Wednesday, April 16, 2014

contrasts

Monday morning, 6:30am, I took the elevator from Bennett up to Fort Washington Avenue. I love that particular subway station, especially coming out of the elevator at the top. The old stone station building opens unexpectedly into a little sloping park. A woman walking in front of me started to go up the steps to street level but abruptly stopped, turned back, and stood there for a moment contentedly sniffing at the hyacinths and daffodils cheerily growing along the embankment. She looked so pleased, in that moment, and it was warm and bright and still quiet in the early morning light, and we smiled at each other and rhapsodized about the scent and then went our separate ways.

This morning I got a mass-distribution Public Safety text from my employer warning about "large chunks of ice" falling off one of the buildings on campus, with admonishments to try to steer well clear of it if at all possible.

Oh spring, where have you gone?

Tuesday, April 15, 2014

another april eighteenth, almost

Last year was a lovely eighteenth of April: a simple, delicious dinner of some of my father's favorite things shared with three of my favorite people. My mother, my Jill, my boy. This year will be a quieter eighteenth of April, more solitary perhaps yet still emotionally rich.

I will get up at quarter to six, throw on my running clothes, do some stretches, and go for my thrice-weekly walk/jog/stumble. I will come back and prepare for the day. I will get my usual seat on the bus and spend a lovely half-hour reading. (I am undeniably a creature of habit, and this is okay.) I will spend the day with colleagues I love, in a place that I have loved since I was a little girl.

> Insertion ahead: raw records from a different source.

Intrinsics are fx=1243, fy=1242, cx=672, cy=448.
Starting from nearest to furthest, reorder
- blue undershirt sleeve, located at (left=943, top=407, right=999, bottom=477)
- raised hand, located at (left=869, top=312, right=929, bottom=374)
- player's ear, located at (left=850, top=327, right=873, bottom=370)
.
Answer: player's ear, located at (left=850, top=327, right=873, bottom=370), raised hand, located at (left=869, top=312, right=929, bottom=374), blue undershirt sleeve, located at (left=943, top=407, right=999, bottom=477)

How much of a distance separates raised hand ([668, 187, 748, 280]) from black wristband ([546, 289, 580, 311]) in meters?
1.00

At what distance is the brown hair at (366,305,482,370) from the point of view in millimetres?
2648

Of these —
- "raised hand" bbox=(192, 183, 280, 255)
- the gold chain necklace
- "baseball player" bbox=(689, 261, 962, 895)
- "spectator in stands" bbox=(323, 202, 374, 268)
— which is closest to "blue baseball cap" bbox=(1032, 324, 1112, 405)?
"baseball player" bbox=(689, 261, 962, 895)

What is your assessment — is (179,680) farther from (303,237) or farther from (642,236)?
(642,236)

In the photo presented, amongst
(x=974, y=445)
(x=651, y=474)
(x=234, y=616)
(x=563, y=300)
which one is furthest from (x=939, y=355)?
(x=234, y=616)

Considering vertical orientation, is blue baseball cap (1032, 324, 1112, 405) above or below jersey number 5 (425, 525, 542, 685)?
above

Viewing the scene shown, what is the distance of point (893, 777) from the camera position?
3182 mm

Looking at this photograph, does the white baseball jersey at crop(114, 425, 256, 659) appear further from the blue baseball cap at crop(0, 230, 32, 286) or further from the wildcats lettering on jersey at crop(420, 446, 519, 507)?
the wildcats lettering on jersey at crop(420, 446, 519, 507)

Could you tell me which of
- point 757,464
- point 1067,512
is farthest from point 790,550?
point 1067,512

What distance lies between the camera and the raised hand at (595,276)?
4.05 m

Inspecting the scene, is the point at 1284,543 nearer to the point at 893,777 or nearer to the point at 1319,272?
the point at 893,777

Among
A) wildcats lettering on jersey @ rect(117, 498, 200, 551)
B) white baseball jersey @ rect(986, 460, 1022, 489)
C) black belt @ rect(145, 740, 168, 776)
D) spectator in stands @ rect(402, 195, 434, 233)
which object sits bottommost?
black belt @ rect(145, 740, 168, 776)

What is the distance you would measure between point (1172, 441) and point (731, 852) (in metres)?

I will, perhaps, finally get around to replying to a beautifully intimate and family-history-filled letter I received last week from my uncle. I will be amazed at how despite knowing this uncle for thirty-seven years, there are whole worlds still to learn, entire histories about which I know nothing at all.

I will go home after work and meditate, my closed eyes facing the sunshine that will likely be streaming in through my living room windows. I will breathe, and try to remain calm in the face of the Llama-monster's likely yowling in my face. I will not get the giggles (though it will be alright if I do), and eventually the bell will chime and I will re-enter the waking world and scratch behind the Llama-monster's ears and we will sprawl contentedly on the sun-dappled wood floor of my apartment (though it will be alright if it's instead gray and dreary).

I will cherish my father's memory by learning to cherish even more the lives he helped to shape, and by continuing to tell the story of him as I know it.

"And sometimes remembering will lead to a story, which makes it forever. That's what stories are for. Stories are for joining the past to the future. Stories are for those late hours in the night when you can't remember how you got from where you were to where you are. Stories are for eternity, when memory is erased, when there is nothing to remember except the story."
-Tim O'Brien, from The Things They Carried

morning walk, 4.15.14


Tuesday, April 01, 2014

at the bus stop, continued

Yesterday, in the barely misting rain, it was, "Quite the dedicated walker, even out in the rain, eh?"

This morning it was an exuberant, "How are you today, Miss Walkin' Lady?" I said wonderfully, and that it's such a beautiful day! He replied, "It is indeed, it is indeed..."

Perhaps it's silly that I get such pleasure out of these moments, but they're just such a nice way to start yet another work day. I probably should've started doing this years ago.